We were all very happy, despite the wind and snow (!) showers, and all three of my horses get good horse awards.

Tuesday, April 16, 2013

Red Triumphs Again

Red has been working very, very well.  After his warm up at the walk, he's completely sound in both directions and really using himself well.  His last low-dose depo provera shot has clearly worn off - he's still on chaste tree berry - he's much more vocal about Pie and about demanding attention from me, and is more lively under saddle, as well as a bit more distractable.  If he continues to be the way he is now, I won't give him another shot - he's perfectly fine to handle, comes right back to me if he's distracted and isn't aggressive towards the other geldings in the pasture.  His "full" personality is pretty cool, and he's a blast to ride.

The wash stall issue has pretty much gone away.  He sometimes hesitates for a moment, but is pretty much marching right in and having his legs hosed every day without a problem - our mud is just awful right now and we're about to get several days of heavy rain.  He doesn't like or enjoy the wash stall, but just does it anyway.

● SOURCE DATA:
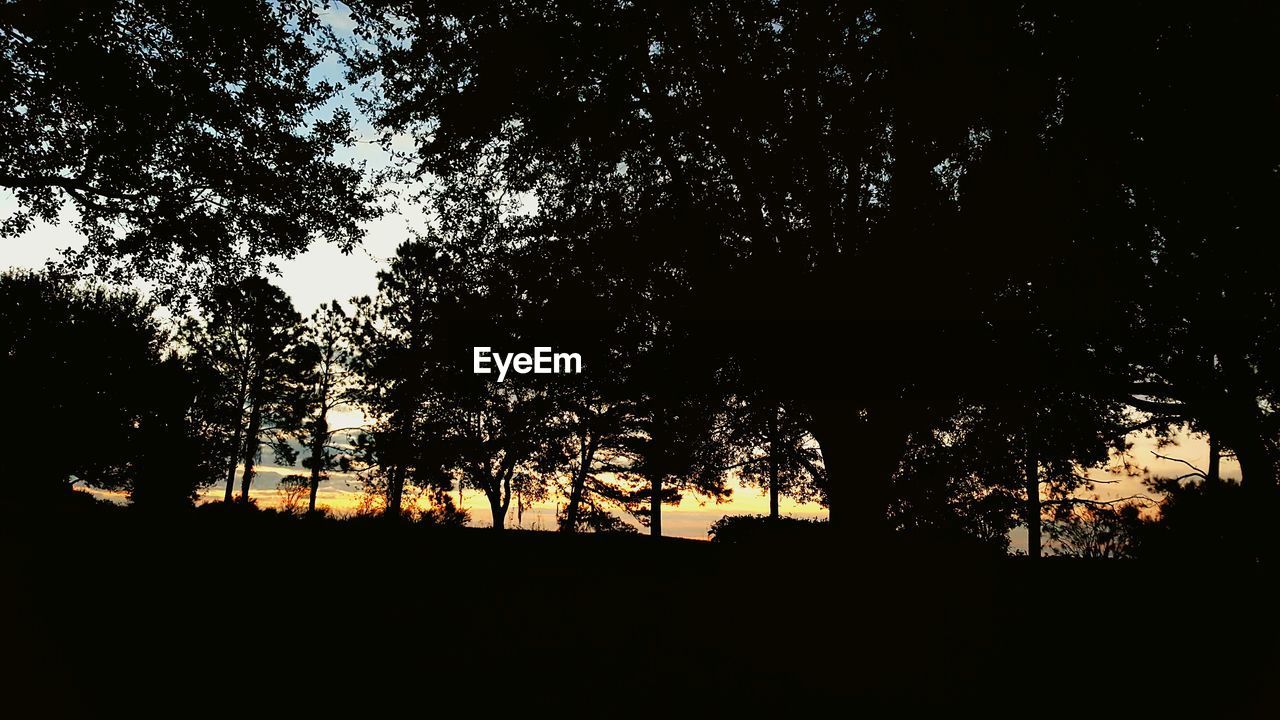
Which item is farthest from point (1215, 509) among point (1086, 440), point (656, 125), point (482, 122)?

● ACTION ITEM A: Rewrite the blog post about Red from "Tuesday, April 16, 2013" up to and including "blast to ride.", changing "chaste tree berry" to "red raspberry leaf".
● ACTION ITEM B: Carry on writing the blog post about Red, picking up right after its final sentence.
The data above has no connection to the blog post about Red.

● RESULT A:
Tuesday, April 16, 2013

Red Triumphs Again

Red has been working very, very well.  After his warm up at the walk, he's completely sound in both directions and really using himself well.  His last low-dose depo provera shot has clearly worn off - he's still on red raspberry leaf - he's much more vocal about Pie and about demanding attention from me, and is more lively under saddle, as well as a bit more distractable.  If he continues to be the way he is now, I won't give him another shot - he's perfectly fine to handle, comes right back to me if he's distracted and isn't aggressive towards the other geldings in the pasture.  His "full" personality is pretty cool, and he's a blast to ride.

● RESULT B:
Today Red had another triumph.  We've developed a routine - I ride him in the afternoons after bring-in.  That's well and good, but sometimes he needs to come in in the morning from turnout - for the vet or farrier - and it's good to mix things up now that his foundation is sound.  I gave that foundation a pretty good test this morning, thinking that Red could handle it, and he proved me right.  After riding Dawn (another very good ride), I slogged out through the mud to bring in Red and Pie.  I had meant to bring them both in and leave Pie in the stall while I worked with Red, thinking this would make things easier on Red.  But Pie was a long way off in the pasture, and Red was much closer, and the mud was very bad.  No way to find out how Red would be by himself without trying . . .

Red came in with me with only a little reluctance, allowing me to hang on to his neck through the deepest mud - it's so bad I was worried about falling.  We marched through the arena and into the barn aisle and I put him in his stall while I got our things out.  At one point he tried to push on the halter - this was one of his old behaviors - and I told him no and asked him to back out of my space, and after that he didn't try anything like that again.  His eyes were huge and he spent every moment in the stall screaming at enormous volume, presumably for Pie.  One very important thing - if a horse is upset, that's fine, but behavior when I'm handling the horse - leading, in the stall, or anything else - has exactly the same requirements and boundaries.  We followed exactly the same routine we always do.  I went into his stall and led him out, after asking him to step back from the door.  On crossties, he fussed and fretted, and all I did was pretty much ignore that, asking him to move over when needed if he'd swung too far one way.  Foot picking was just fine - I didn't wash his legs this morning as they were mostly just wet, not caked.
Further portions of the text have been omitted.